Mayor Steve Chadwick met with Professor Stokes yesterday where they discussed the civic responsibility to all own dementia and support those living with the disease.
The talk hosted by Rotorua Lakes Council and Bupa was attended by more than 100 people from the community.
"It is great to hear 100 people came from the wider region because it is very special when we get someone like Prof Stokes to come and talk in our community," said Mrs Chadwick.
Professor Stokes believes more needs to be done to raise awareness and understanding of dementia - a disease that is set to double in the next 35 years. Supporting people living with dementia in the community starts with understanding the challenges.
It takes everyone to make a difference from education in schools, environment design in supermarkets to workplace training - to support people living with dementia.
"It's often the very simple things we can do, understanding the families who are going through this phenomena, understanding the rates of dementia which are growing very very rapidly in all communities and then knowing how we should be making ourselves fit for purpose for a future where a lot of people with dementia will remain in their own homes," said Mrs Chadwick.
"Hospitalisation is not the answer for these people. We need to understand what dementia is about and understand the progress of dementia for patients and sufferers and then their families."
By 2050, 147,359 New Zealanders will have dementia - over 2.6% of the population, and more than triple current numbers. Of the total, 87,145 (59%) will be female and 60,214 (41%) male. Annual incidences (onset) of dementia will also more than triple, to 41,088 new cases by the year 2050[i].
"It was delightful to meet Prof Graham Stokes and to have him come and speak in our community about the impact of dementia on both sufferers and their family members and what we could start to consider if we were going to ever be a dementia friendly community," said Mrs Chadwick.
Professor Stokes is the Global Director of Dementia Care at Bupa, an author and clinician who is also an internationally recognised authority on dementia care practice and policy, clarifies the current situation:
"As we address dementia today and also in the future, we need to put the person they are at the centre of their care - treat people living with dementia as unique individuals, understanding who they are, their life story, and the reality in which they are living.

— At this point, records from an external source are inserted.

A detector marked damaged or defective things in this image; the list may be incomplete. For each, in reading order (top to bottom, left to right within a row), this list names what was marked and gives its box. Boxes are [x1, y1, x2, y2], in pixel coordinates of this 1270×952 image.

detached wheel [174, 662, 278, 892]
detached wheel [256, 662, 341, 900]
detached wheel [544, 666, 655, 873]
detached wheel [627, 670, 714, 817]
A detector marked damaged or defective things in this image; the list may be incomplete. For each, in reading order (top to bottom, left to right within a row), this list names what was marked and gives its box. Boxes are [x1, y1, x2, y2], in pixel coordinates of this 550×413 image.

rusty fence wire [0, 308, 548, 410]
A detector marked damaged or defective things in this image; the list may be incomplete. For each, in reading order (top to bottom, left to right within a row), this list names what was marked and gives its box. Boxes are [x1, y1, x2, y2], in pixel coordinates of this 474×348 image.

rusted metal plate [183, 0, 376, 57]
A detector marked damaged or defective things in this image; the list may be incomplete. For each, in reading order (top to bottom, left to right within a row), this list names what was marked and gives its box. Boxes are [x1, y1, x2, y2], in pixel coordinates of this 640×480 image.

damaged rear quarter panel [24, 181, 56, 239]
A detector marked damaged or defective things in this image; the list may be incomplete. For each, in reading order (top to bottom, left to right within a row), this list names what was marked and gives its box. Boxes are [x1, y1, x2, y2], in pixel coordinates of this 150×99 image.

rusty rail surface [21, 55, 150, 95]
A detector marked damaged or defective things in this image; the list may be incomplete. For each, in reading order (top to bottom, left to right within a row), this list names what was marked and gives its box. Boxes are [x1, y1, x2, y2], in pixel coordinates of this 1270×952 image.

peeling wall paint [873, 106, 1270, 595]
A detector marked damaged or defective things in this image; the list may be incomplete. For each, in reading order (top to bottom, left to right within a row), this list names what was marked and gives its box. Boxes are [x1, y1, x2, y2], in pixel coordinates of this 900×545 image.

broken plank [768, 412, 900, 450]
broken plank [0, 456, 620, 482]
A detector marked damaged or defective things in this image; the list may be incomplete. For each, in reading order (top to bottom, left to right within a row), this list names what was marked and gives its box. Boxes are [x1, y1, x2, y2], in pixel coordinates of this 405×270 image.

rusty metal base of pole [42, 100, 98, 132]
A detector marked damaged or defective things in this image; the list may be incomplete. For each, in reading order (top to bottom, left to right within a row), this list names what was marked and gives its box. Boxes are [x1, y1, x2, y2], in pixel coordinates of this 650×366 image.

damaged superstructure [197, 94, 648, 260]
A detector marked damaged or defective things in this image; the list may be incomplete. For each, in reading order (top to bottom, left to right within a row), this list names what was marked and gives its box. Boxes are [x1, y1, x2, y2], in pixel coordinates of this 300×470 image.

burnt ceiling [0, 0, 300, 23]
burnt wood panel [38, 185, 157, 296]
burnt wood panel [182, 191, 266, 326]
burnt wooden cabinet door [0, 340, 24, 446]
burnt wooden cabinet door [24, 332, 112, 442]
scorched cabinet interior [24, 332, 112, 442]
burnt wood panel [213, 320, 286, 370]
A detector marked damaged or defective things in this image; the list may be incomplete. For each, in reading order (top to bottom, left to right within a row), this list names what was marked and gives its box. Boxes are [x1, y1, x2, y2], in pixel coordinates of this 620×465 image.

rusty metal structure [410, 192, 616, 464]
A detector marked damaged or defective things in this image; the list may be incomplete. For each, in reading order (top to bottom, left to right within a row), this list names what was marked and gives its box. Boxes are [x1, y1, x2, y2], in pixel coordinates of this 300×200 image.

"People are living longer and countries having to cope with rapidly ageing populations. At the moment, only around half of people living with dementia in high-income countries actually get a diagnosis. In developing countries, it's only around ten per cent. While these numbers should improve slightly in the next few decades, the reality is that countries with emerging economies will have huge numbers of people living with dementia, of which the vast majority will remain undiagnosed. This puts an enormous strain on families and communities, as they won't have access to the support they need."
One of the biggest issues is making dementia relevant and addressing public misconception, fear and stigma. In doing this, the dementia challenge must be seen as relevant to everyone, whether schoolteacher, employer, carer, managing physician or nurse.
According to Professor Stokes, many people believe dementia will strike later in life, however, people can begin developing the disease in their mid-40s. While improving our ability for early diagnosis is a priority, it's also important for the community to learn how to support people with dementia.